- **A PARTIR DA INFORMAÇÃO**:
**1.** Responda às perguntas seguintes com base no texto sobre Madrid.
(a) Quantos restaurantes madrilenos estrelados no Guia Michelin se contam hoje?
(b) Em que altura se deu o regresso a Madrid?
(c) Que grupos de visitantes não pagam?
**2.** Escreva a continuação do texto sobre Madrid, a partir da última frase apresentada.

- **EXCERTO DA FONTE**:
------------
Madrid é na atualidade das mais fervilhantes cidades espanholas a visitar. A capital parece querer, de uma certa forma, recuperar parte do protagonismo extra político que pareceu entretanto perdido para localizações como Barcelona ou San Sebástian. Afirmam-se restaurantes de autor (por curiosidade e para quem o segue, contam-se hoje 28 restaurantes madrilenos estrelados no Guia Michelin), há spots bem interessante para tapear, os bares de vinhos, espirituosas e cervejas sabem sempre bem com uma mera tábua de presunto e, a par de tudo isso, está incrementada uma indústria de luxo e exclusividade que oferece experiências ao nível de outras grandes capitais europeias.
Neste regresso a Madrid, já nos primeiros e bem frios dias deste novo 2025, o contexto foi familiar e sobretudo voltado para iniciar a criançada na descoberta de algumas das mais notáveis obras de arte em termos de pintura. Sim, as coleções artísticas que figuram nos fantásticos museus de Madrid são de valor ímpar e a política cultural espanhola convida ao usufruto em grupo, sem preconceitos de nenhuma espécie. Crianças e velhos não pagam, estudantes não pagam, investigadores ou jornalistas que estejam a desenvolver algum tipo de trabalho relacionado com arte ou investigação artística são bem-vindos.
------------
- **EXCERTOS DE DADOS**:

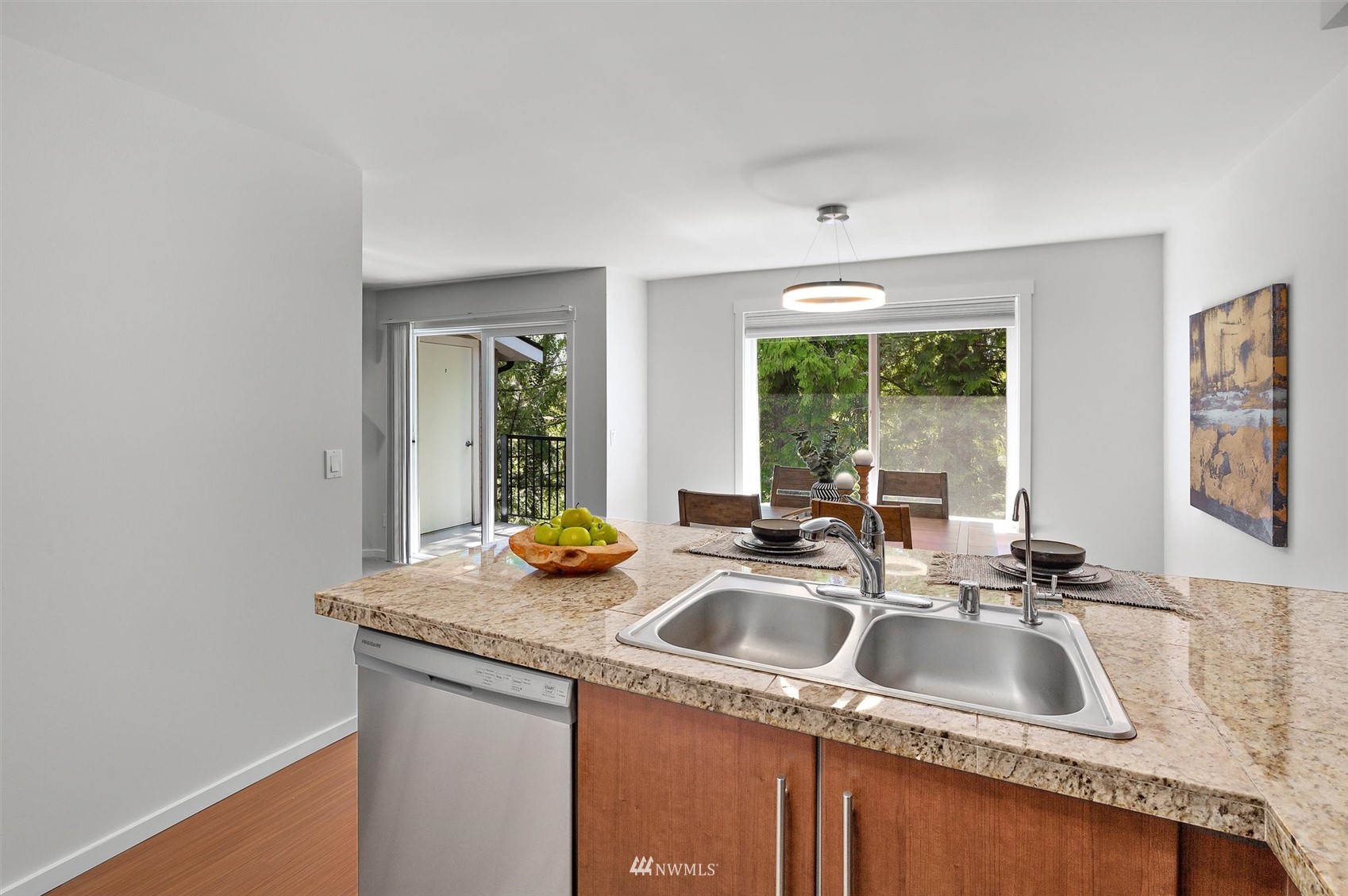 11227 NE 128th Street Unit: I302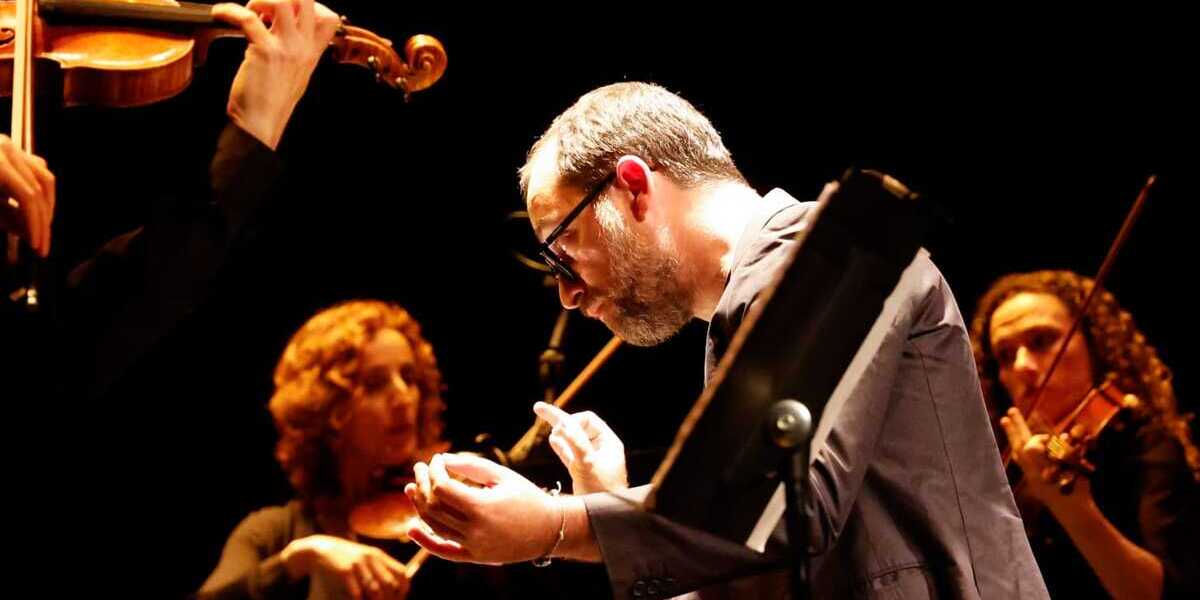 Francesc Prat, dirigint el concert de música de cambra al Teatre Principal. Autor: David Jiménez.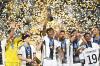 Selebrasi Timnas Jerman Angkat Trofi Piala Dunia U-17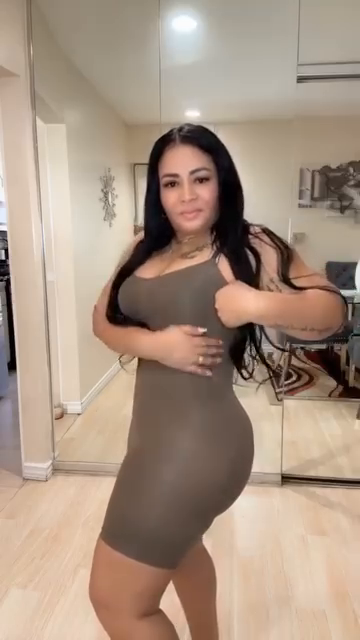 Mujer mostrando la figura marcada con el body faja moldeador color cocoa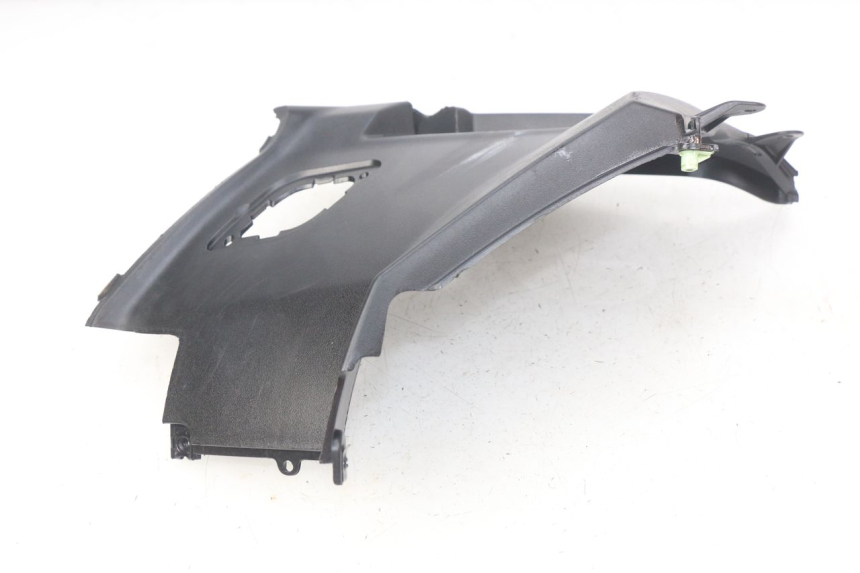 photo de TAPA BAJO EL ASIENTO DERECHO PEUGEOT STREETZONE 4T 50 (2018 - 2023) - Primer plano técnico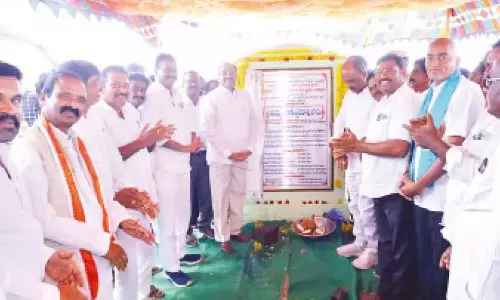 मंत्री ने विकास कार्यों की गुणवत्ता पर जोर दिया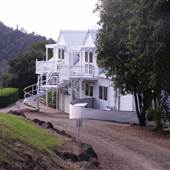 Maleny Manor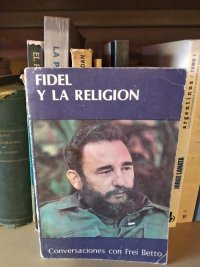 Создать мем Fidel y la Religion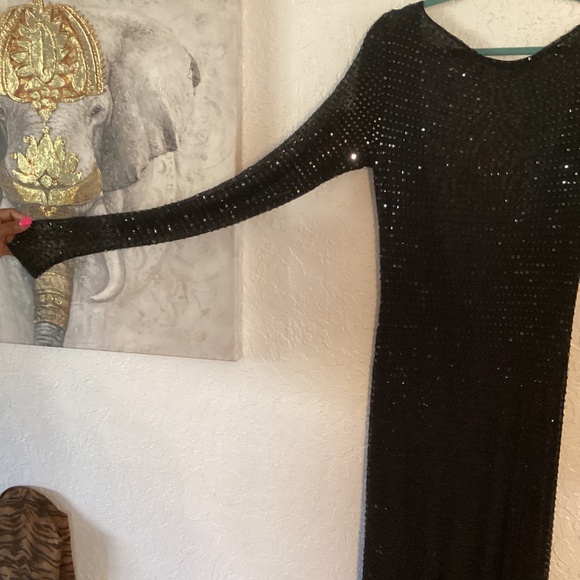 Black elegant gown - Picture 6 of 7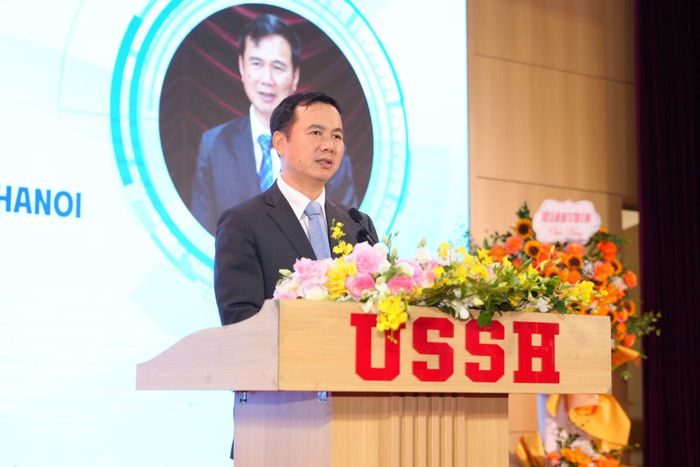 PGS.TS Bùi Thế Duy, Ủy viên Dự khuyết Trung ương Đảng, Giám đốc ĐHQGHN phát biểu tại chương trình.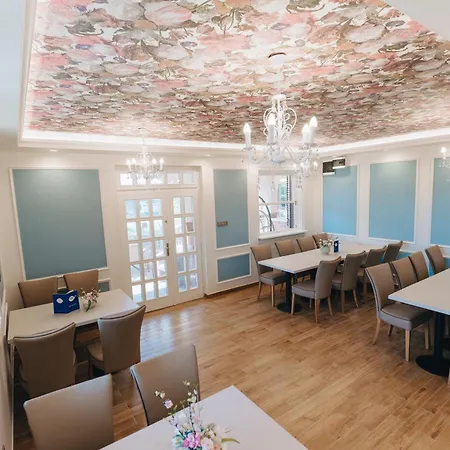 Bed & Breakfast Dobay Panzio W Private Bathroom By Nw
------------
- **RESPOSTAS POR ORDEM**:
**1.**
(a) Contam-se hoje 28 restaurantes madrilenos estrelados no Guia Michelin.
(b) O regresso deu-se nos primeiros e bem frios dias de 2025.
(c) Não pagam as crianças, os velhos e os estudantes.

**2.**
Por contraponto com a miserável política cultural dos sucessivos governos portugueses, dá gosto perceber que no país vizinho o valor dado ao acesso à cultura é tremendo. Aliás, não por acaso os museus estão repletos de milhares de visitantes e dezenas de funcionários, os processos são descomplicados e facilmente interpretáveis, criam-se as condições que permitem gerar uma indústria cultural que, em última análise, promove a imagem de cidades e a cultura de um país.
Espanhóis e outros europeus, americanos e muitos asiáticos, é vê-los horas a fio a percorrer corredores de cultura, numa espécie de fórum democrático mundial onde, como que por magia, todos falam uma só língua - a da contemplação. Picasso, Miró, Velásquez, Rembrandt, Goya, Dali, El Greco, o nosso Almada Negreiros, entre tantos e tantos outros, e isto só para mencionar coleções expostas no Museu do Padro e no Museu Reina Sofia.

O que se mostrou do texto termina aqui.